··· PROVIDED ENTRIES ···

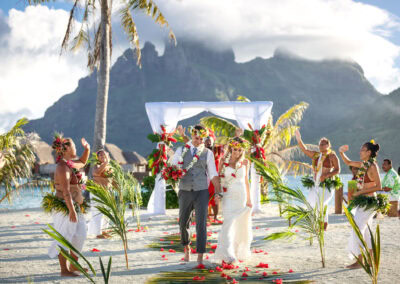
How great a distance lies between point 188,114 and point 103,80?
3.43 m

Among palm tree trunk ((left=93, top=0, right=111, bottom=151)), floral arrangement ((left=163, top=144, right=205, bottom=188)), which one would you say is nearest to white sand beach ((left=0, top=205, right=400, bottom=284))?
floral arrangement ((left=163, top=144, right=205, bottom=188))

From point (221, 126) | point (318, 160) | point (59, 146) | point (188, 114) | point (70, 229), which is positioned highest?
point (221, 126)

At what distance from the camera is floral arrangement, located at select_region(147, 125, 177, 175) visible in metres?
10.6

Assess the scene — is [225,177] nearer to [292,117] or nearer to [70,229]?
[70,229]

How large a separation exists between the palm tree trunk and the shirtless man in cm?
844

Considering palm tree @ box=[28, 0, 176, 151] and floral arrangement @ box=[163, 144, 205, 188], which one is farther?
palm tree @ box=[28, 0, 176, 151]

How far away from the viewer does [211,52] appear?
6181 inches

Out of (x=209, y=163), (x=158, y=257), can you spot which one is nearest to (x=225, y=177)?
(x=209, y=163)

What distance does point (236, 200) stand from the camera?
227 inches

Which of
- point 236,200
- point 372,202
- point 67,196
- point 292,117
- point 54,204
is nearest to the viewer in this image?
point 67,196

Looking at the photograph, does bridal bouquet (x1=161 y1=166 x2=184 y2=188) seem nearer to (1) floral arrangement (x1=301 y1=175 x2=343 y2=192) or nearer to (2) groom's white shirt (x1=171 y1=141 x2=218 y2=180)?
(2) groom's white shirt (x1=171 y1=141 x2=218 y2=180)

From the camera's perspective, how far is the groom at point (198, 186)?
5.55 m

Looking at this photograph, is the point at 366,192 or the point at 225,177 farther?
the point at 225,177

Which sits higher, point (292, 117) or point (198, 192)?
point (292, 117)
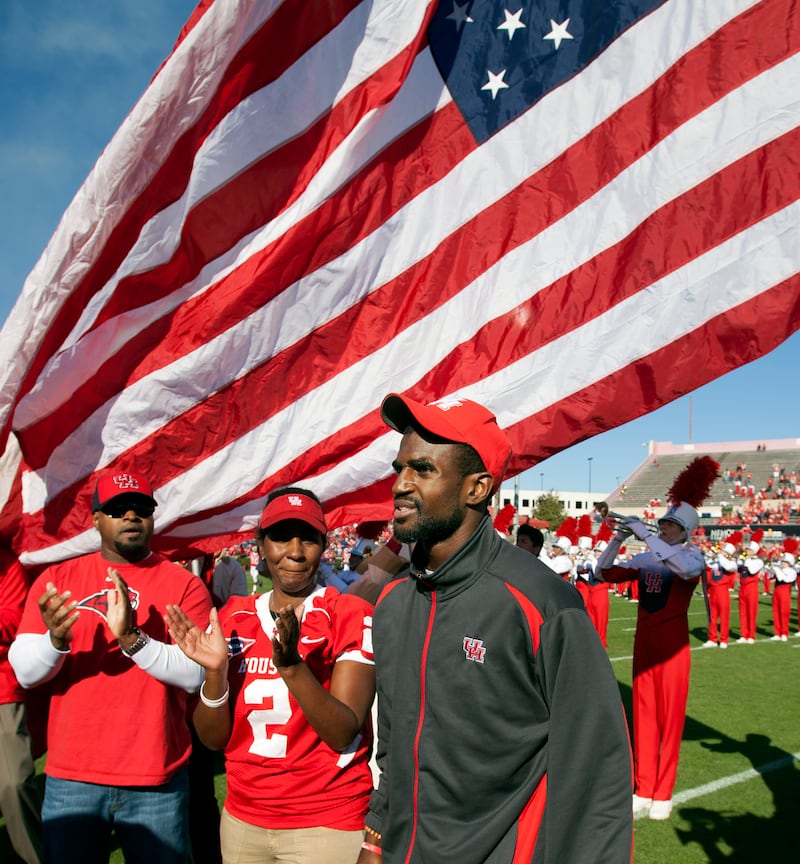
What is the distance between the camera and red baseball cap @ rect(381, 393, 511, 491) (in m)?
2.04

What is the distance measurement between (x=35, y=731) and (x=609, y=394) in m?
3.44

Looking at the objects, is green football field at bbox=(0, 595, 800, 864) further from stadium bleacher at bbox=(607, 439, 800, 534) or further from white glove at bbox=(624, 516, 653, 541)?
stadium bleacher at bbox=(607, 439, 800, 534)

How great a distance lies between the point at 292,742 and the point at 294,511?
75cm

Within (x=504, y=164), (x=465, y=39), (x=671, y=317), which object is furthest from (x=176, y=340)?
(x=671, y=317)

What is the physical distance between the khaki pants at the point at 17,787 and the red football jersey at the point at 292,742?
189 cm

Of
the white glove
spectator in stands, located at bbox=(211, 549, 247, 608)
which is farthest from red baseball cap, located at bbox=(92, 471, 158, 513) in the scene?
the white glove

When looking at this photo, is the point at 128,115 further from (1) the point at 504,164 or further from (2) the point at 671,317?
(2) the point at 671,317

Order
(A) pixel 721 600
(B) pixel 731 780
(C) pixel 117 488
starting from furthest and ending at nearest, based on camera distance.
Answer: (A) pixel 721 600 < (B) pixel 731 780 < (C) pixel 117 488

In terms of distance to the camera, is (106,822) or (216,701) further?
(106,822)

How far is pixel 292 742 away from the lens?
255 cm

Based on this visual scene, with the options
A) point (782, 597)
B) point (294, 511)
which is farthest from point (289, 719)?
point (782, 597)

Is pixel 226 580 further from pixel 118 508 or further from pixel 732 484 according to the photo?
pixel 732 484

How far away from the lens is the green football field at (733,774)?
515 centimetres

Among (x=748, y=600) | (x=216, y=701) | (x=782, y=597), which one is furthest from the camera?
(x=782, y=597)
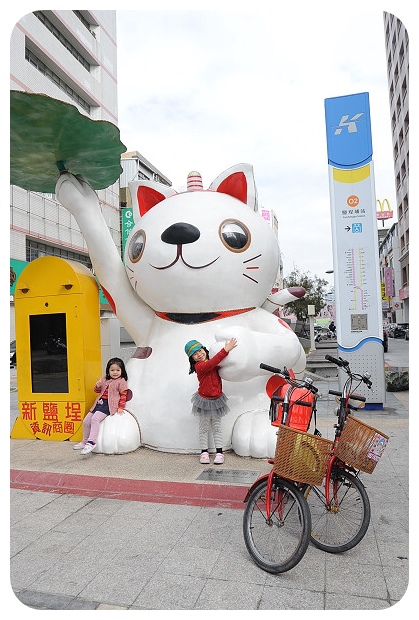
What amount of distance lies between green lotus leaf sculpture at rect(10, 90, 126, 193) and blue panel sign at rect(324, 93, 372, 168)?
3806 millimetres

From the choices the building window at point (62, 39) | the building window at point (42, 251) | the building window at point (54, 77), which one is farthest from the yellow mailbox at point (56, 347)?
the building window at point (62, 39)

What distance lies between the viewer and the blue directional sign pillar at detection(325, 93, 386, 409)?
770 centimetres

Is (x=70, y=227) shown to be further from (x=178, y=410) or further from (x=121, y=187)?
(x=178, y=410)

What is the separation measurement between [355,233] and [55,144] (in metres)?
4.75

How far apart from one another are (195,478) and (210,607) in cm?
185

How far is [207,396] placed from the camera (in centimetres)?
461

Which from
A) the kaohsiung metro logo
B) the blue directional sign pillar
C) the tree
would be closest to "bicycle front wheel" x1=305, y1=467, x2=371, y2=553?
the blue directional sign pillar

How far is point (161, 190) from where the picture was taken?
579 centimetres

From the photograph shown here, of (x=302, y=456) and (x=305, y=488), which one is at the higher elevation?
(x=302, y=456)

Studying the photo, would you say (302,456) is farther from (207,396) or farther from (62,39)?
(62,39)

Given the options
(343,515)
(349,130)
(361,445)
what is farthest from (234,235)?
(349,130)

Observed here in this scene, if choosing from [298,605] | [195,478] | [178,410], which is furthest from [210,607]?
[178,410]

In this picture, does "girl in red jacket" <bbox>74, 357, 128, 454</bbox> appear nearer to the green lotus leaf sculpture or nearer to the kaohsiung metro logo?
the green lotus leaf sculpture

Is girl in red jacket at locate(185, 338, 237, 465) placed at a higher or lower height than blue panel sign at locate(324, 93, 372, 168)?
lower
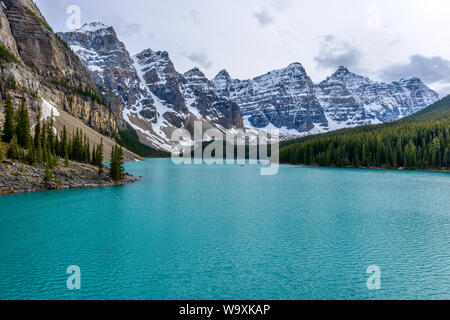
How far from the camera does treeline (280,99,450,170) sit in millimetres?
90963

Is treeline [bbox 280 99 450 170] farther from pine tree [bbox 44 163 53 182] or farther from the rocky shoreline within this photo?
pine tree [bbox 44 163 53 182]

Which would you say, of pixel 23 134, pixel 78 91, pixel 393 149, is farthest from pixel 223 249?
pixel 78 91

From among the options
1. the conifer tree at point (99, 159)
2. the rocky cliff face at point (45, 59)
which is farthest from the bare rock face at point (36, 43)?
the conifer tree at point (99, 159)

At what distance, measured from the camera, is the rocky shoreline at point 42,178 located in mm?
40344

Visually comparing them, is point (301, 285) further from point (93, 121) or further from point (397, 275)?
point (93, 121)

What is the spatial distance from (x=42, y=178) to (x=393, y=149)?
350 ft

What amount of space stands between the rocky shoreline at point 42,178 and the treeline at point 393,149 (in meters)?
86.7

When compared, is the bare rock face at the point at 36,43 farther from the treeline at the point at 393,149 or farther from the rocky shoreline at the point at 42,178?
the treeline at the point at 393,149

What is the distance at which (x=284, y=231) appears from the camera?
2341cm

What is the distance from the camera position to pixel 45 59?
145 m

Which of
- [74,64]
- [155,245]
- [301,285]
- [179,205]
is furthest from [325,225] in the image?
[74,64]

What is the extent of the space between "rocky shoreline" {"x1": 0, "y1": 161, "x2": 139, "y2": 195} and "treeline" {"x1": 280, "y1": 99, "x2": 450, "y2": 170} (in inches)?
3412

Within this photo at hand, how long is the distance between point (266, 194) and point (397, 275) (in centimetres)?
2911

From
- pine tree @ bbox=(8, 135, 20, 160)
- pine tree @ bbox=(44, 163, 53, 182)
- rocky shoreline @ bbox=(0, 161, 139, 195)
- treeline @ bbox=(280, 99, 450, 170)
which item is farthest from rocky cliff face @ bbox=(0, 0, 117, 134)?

···

» STATED EXERCISE
Write every record out again exactly; no pictures belong in the copy.

» RESPONSE TO THE TASK
How great a distance lies between point 188,114 and point 103,80?
3.43 m

Among palm tree trunk ((left=93, top=0, right=111, bottom=151)), floral arrangement ((left=163, top=144, right=205, bottom=188)), which one would you say is nearest to white sand beach ((left=0, top=205, right=400, bottom=284))?
floral arrangement ((left=163, top=144, right=205, bottom=188))

From point (221, 126) | point (318, 160) | point (59, 146) | point (188, 114) | point (70, 229), which is positioned highest?
point (221, 126)

At what distance from the camera is floral arrangement, located at select_region(147, 125, 177, 175) visible in metres?
10.6

Assess the scene — is [225,177] nearer to [292,117] or nearer to [70,229]?
[70,229]

How large a separation exists between the palm tree trunk and the shirtless man in cm?
844

Considering palm tree @ box=[28, 0, 176, 151] and floral arrangement @ box=[163, 144, 205, 188], which one is farther?
palm tree @ box=[28, 0, 176, 151]

How far away from the viewer does [211,52] appear?
6181 inches

Out of (x=209, y=163), (x=158, y=257), can you spot which one is nearest to (x=225, y=177)?
(x=209, y=163)

What distance does point (236, 200) stand from the camera?
227 inches

Which of
- point 236,200
- point 372,202
- point 67,196
- point 292,117
- point 54,204
is nearest to the viewer in this image?
point 67,196

Looking at the photograph, does bridal bouquet (x1=161 y1=166 x2=184 y2=188) seem nearer to (1) floral arrangement (x1=301 y1=175 x2=343 y2=192) or nearer to (2) groom's white shirt (x1=171 y1=141 x2=218 y2=180)?
(2) groom's white shirt (x1=171 y1=141 x2=218 y2=180)

From the camera's perspective, how far is the groom at point (198, 186)?
5.55 m

Looking at this photograph, is the point at 366,192 or the point at 225,177 farther?
the point at 225,177

Which sits higher, point (292, 117) or point (198, 192)?
point (292, 117)
What is the distance between the camera and red baseball cap @ rect(381, 393, 511, 491) (in m)?
2.04

What is the distance measurement between (x=35, y=731) and (x=609, y=394) in m?
3.44

Looking at the objects, is green football field at bbox=(0, 595, 800, 864) further from stadium bleacher at bbox=(607, 439, 800, 534) or further from white glove at bbox=(624, 516, 653, 541)?
stadium bleacher at bbox=(607, 439, 800, 534)

How great a distance lies between the point at 292,742 and the point at 294,511?
75cm

Within (x=504, y=164), (x=465, y=39), (x=671, y=317), which object is furthest from (x=176, y=340)?
(x=671, y=317)

What is the physical distance between the khaki pants at the point at 17,787 and the red football jersey at the point at 292,742?
189 cm

Of
the white glove
spectator in stands, located at bbox=(211, 549, 247, 608)
which is farthest from red baseball cap, located at bbox=(92, 471, 158, 513) in the scene?
the white glove

When looking at this photo, is the point at 128,115 further from (1) the point at 504,164 or further from (2) the point at 671,317?
(2) the point at 671,317

Order
(A) pixel 721 600
(B) pixel 731 780
(C) pixel 117 488
starting from furthest and ending at nearest, based on camera distance.
Answer: (A) pixel 721 600 < (B) pixel 731 780 < (C) pixel 117 488

In terms of distance to the camera, is (106,822) or (216,701) further?
(106,822)

How far is pixel 292 742 away from the lens?
255 cm

Based on this visual scene, with the options
A) point (782, 597)
B) point (294, 511)
which is farthest from point (289, 719)?
point (782, 597)

Is pixel 226 580 further from pixel 118 508 or further from pixel 732 484 according to the photo?
pixel 732 484

How far away from the lens is the green football field at (733,774)?
515 centimetres

Among (x=748, y=600) | (x=216, y=701) | (x=782, y=597), which one is furthest from the camera?
(x=782, y=597)
What amount of distance lies between green lotus leaf sculpture at rect(10, 90, 126, 193) and blue panel sign at rect(324, 93, 372, 168)?
3806 millimetres

From the choices the building window at point (62, 39) | the building window at point (42, 251) | the building window at point (54, 77), which one is farthest from the yellow mailbox at point (56, 347)?
the building window at point (62, 39)

What distance lies between the viewer and the blue directional sign pillar at detection(325, 93, 386, 409)?
770 centimetres

Is (x=70, y=227) shown to be further from (x=178, y=410) or further from (x=121, y=187)?
(x=178, y=410)

What is the separation measurement between [355,233] and [55,144] (in metres)?
4.75

How far apart from one another are (195,478) and (210,607) in cm?
185

How far is [207,396] placed from the camera (in centimetres)?
461

Which from
A) the kaohsiung metro logo
B) the blue directional sign pillar
C) the tree
would be closest to "bicycle front wheel" x1=305, y1=467, x2=371, y2=553?
the blue directional sign pillar

How far is point (161, 190) from where the picture was taken?
579 centimetres

From the photograph shown here, of (x=302, y=456) and (x=305, y=488), which one is at the higher elevation?
(x=302, y=456)

Studying the photo, would you say (302,456) is farther from (207,396) or farther from (62,39)?
(62,39)

Given the options
(343,515)
(349,130)
(361,445)
what is farthest from (234,235)?
(349,130)

Observed here in this scene, if choosing from [298,605] | [195,478] | [178,410], which is furthest from [210,607]?
[178,410]

In this picture, does "girl in red jacket" <bbox>74, 357, 128, 454</bbox> appear nearer to the green lotus leaf sculpture or nearer to the kaohsiung metro logo?
the green lotus leaf sculpture

Is girl in red jacket at locate(185, 338, 237, 465) placed at a higher or lower height than blue panel sign at locate(324, 93, 372, 168)?
lower
How far from the camera does treeline (280,99,450,170) sit in millimetres?
90963

Is treeline [bbox 280 99 450 170] farther from pine tree [bbox 44 163 53 182] or farther from the rocky shoreline within this photo?
pine tree [bbox 44 163 53 182]

Which would you say, of pixel 23 134, pixel 78 91, pixel 393 149, is farthest from pixel 223 249?
pixel 78 91

From among the options
1. the conifer tree at point (99, 159)
2. the rocky cliff face at point (45, 59)
which is farthest from the bare rock face at point (36, 43)?
the conifer tree at point (99, 159)

At what distance, measured from the camera, is the rocky shoreline at point 42,178 located in mm?
40344

Visually comparing them, is point (301, 285) further from point (93, 121) or further from point (397, 275)?
point (93, 121)

What is the spatial distance from (x=42, y=178) to (x=393, y=149)?
350 ft

What amount of space stands between the rocky shoreline at point 42,178 and the treeline at point 393,149 (in meters)?
86.7

When compared, is the bare rock face at the point at 36,43 farther from the treeline at the point at 393,149 or farther from the rocky shoreline at the point at 42,178?
the treeline at the point at 393,149

What is the distance at which (x=284, y=231) appears from the camera?
2341cm

What is the distance from the camera position to pixel 45 59?
145 m

Which of
- [74,64]
- [155,245]
- [301,285]
- [179,205]
is furthest from [325,225] in the image?
[74,64]

What is the extent of the space between "rocky shoreline" {"x1": 0, "y1": 161, "x2": 139, "y2": 195} and "treeline" {"x1": 280, "y1": 99, "x2": 450, "y2": 170} (in inches)?
3412

Within this photo at hand, how long is the distance between point (266, 194) and point (397, 275) (in centimetres)?
2911

From
- pine tree @ bbox=(8, 135, 20, 160)
- pine tree @ bbox=(44, 163, 53, 182)
- rocky shoreline @ bbox=(0, 161, 139, 195)
- treeline @ bbox=(280, 99, 450, 170)
which item is farthest from rocky cliff face @ bbox=(0, 0, 117, 134)?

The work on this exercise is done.